W Łodzi trzeba było wyważyć drzwi do lokalu wyborczego
W Łodzi pracownicy urzędu miasta musieli
wyważyć łomem drzwi do lokalu jednej z obwodowych komisji
wyborczych, po tym jak nieznani sprawcy zablokowali w nocy z
soboty na niedzielę zamek, wkładając do niego zapałki.
Lokal przy ul. Kuźnickiej w dzielnicy Górna udało się jednak otworzyć przed szóstą rano i komisja wyborcza zaczęła działać bez opóźnienia. Informację tę potwierdziła rzeczniczka łódzkiej policji podinsp. Magdalena Zielińska.

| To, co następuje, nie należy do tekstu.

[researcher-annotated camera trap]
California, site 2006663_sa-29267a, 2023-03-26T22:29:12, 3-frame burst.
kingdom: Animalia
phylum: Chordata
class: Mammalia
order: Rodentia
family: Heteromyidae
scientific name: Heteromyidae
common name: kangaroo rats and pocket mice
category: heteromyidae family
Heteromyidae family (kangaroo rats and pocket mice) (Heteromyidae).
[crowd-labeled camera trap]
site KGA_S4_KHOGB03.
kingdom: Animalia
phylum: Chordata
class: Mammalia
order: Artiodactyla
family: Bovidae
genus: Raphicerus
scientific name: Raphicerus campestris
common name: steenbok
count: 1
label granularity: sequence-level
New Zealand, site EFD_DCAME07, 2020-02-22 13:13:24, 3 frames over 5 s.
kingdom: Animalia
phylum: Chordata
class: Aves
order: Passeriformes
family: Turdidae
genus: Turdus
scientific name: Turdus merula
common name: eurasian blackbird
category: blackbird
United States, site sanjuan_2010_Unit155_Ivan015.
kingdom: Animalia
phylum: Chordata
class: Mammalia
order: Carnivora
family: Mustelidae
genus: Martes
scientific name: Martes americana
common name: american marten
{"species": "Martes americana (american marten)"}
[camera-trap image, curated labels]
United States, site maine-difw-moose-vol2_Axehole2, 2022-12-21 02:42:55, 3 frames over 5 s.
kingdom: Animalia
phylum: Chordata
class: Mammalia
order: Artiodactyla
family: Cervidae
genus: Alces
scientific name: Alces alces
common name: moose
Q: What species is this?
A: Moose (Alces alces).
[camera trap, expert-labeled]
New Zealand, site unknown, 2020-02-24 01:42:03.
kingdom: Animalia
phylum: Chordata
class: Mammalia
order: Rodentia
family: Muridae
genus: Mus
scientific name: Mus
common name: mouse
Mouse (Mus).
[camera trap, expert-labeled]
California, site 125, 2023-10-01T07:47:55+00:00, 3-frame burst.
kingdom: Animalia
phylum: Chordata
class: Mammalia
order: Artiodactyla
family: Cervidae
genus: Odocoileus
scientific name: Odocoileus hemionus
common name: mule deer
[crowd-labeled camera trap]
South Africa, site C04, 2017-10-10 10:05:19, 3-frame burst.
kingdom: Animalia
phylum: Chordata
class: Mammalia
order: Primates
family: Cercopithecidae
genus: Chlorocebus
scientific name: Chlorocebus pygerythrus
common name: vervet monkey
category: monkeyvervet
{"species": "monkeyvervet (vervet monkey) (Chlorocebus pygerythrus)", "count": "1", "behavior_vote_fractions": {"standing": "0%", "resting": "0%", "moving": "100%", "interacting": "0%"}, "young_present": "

Natomiast w nocy na ulicy Sterlinga w centrum Łodzi policjanci zatrzymali 28-letniego studenta z Białorusi oraz 22-letnią mieszkankę Chojnic, którzy usiłowali wstrzyknąć klej w zamek drzwi lokalu wyborczego. Na razie nie znane są motywy ich działania. Policjanci nie wykluczają, że ci sami sprawcy uszkodzili zamek w drzwiach znajdującego się nieopodal lokalu kolejnej komisji przy ul. Zelwerowicza. Tam interweniowali strażacy, którzy weszli do budynku przez okno i otworzyli drzwi od środka, aby wpuścić członków komisji - wyjaśniła Zielińska.
Według komisarza wyborczego w Łodzi Macieja Krzemieniewskiego, wszystkie obwodowe komisje rozpoczęły pracę o szóstej rano i dotąd nie ma zgłoszeń o incydentach zakłócających ich pracę.
Do niedzielnego popołudnia policjanci zanotowali kilka przypadków naruszenia ciszy wyborczej. W podłódzkich Koluszkach zgłosił się brat kandydata na posła, który zawiadomił, iż nieznani sprawcy zrywali w sobotę plakaty wyborcze trzech kandydatów do parlamentu na słupach ogłoszeniowych na kilku ulicach miasta. Naklejali także plakaty jednego z kandydatów.
Natomiast mieszkaniec Skierniewic zgłosił, że otrzymał w niedzielę na telefon komórkowy SMS-a od nieznanego nadawcy, który agitował do głosowania na konkretną listę wyborczą. Wszystkie te sprawy wyjaśniają policjanci.